Required action: Copy out the material below word for word, leaving out the pictures.

Provided records:
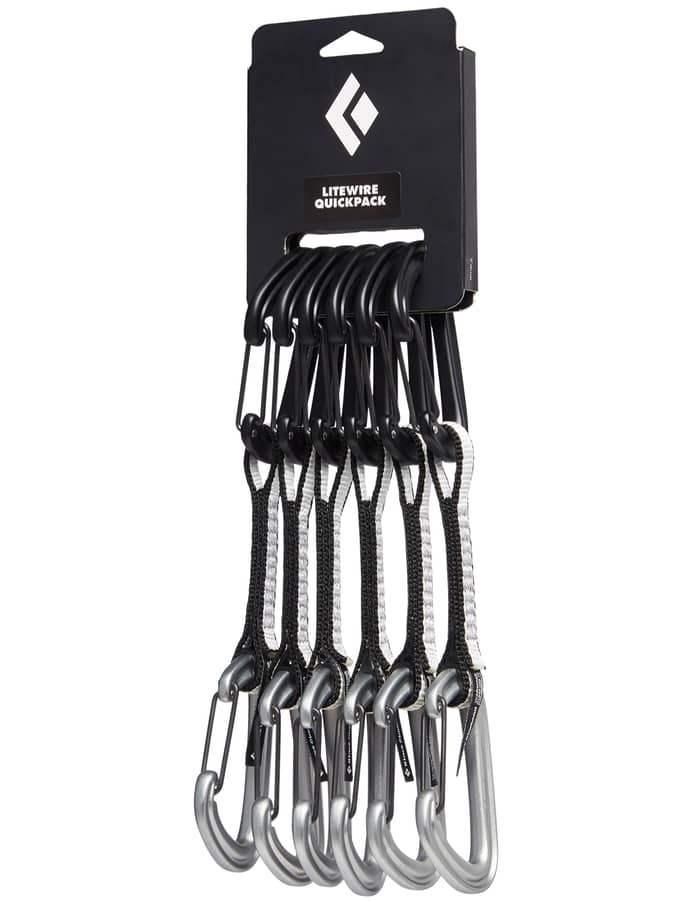 Litewire Quickpack 12Cm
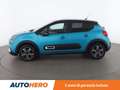 Citroen C3 1.5 Blue-HDi Feel Pack 100 CV Blu/Azzurro - thumbnail 3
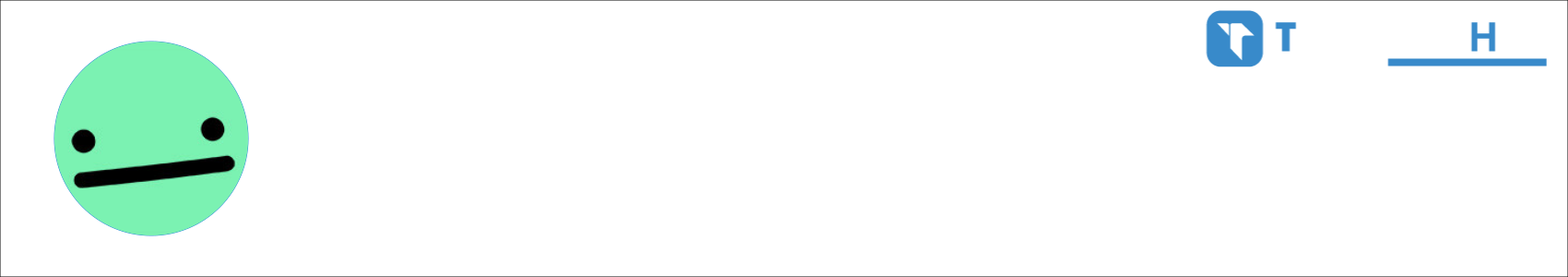 Tilikum Activity Banner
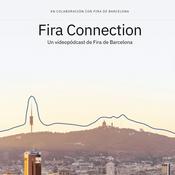 Podcast Fira Connection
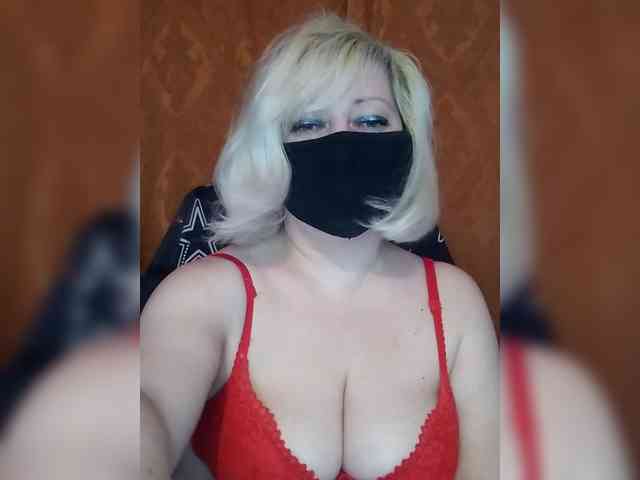 yana38a webcam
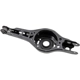 Purchase Top-Quality MEVOTECH ORIGINAL GRADE - GS861268 - Control Arm pa4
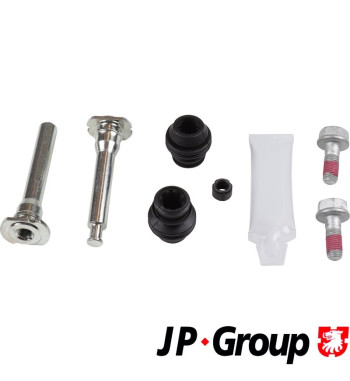 Guide Sleeve Kit, brake caliper
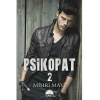 Psikopat 2
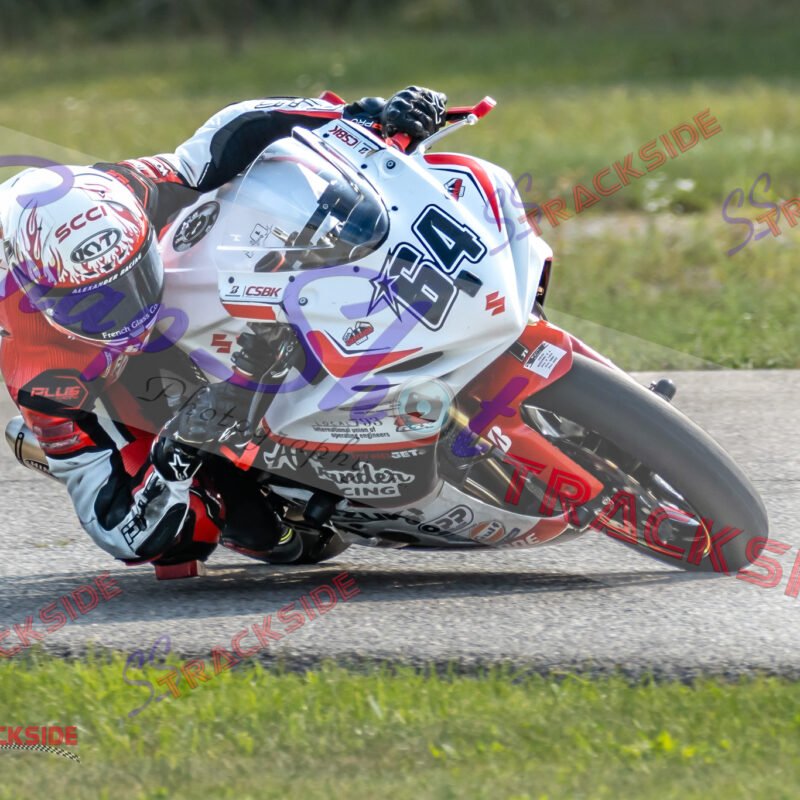Q-R2-ProAM6-3825.jpg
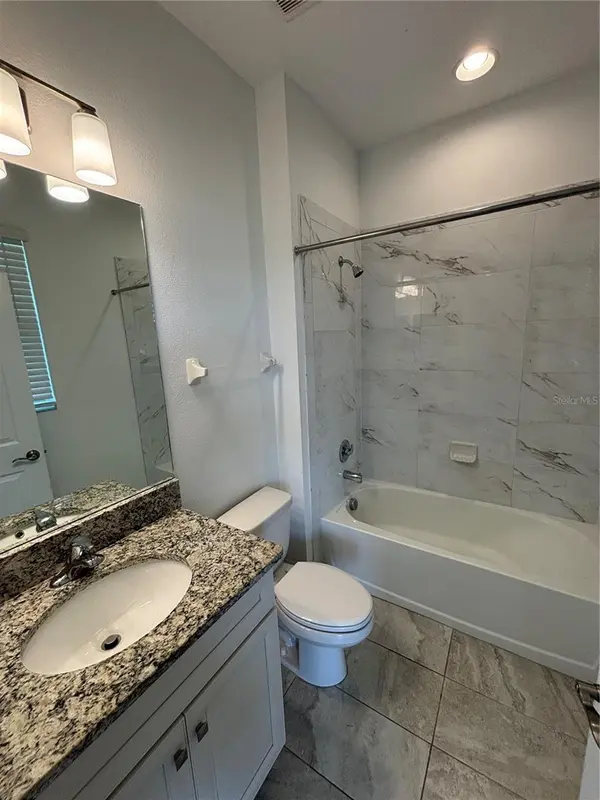 12964 WILLOW GROVE DR, Riverview, FL 33579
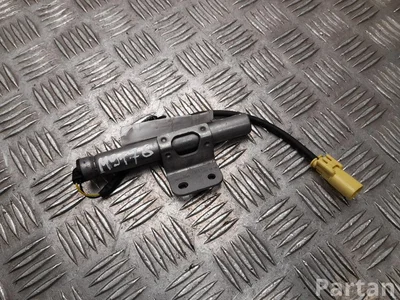 Peugeot 9830981380 408 (P54) 2023 Sensor Fussgängerschutz - Bild 1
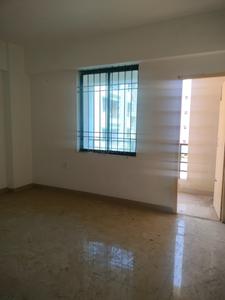 Hall Image of 1448 Sq.ft 3 BHK Apartment / Flat for sale in Danapur Patna for Rs. 8688001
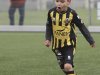 2026-03-07-RBB-uitjes-training-10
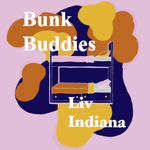 Bunk Buddies
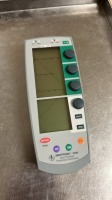MEDTRONIC 5388 DUAL CHAMBER TEMPORARY PACEMAKER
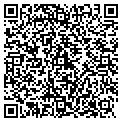 QR code with Best Global Lp contacts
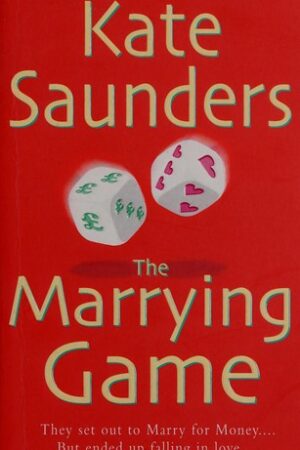 The Marrying Game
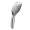Moen Twist 160042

Task response:
 Litewire Quickpack 12Cm
 Citroen C3 1.5 Blue-HDi Feel Pack 100 CV Blu/Azzurro - thumbnail 3
 Tilikum Activity Banner
 Podcast Fira Connection
 yana38a webcam
 Purchase Top-Quality MEVOTECH ORIGINAL GRADE - GS861268 - Control Arm pa4
 Guide Sleeve Kit, brake caliper
 Psikopat 2
Q-R2-ProAM6-3825.jpg
 12964 WILLOW GROVE DR, Riverview, FL 33579
 Peugeot 9830981380 408 (P54) 2023 Sensor Fussgängerschutz - Bild 1
 Hall Image of 1448 Sq.ft 3 BHK Apartment / Flat for sale in Danapur Patna for Rs. 8688001
 2026-03-07-RBB-uitjes-training-10
 Bunk Buddies
MEDTRONIC 5388 DUAL CHAMBER TEMPORARY PACEMAKER
 QR code with Best Global Lp contacts
 The Marrying Game
Moen Twist 160042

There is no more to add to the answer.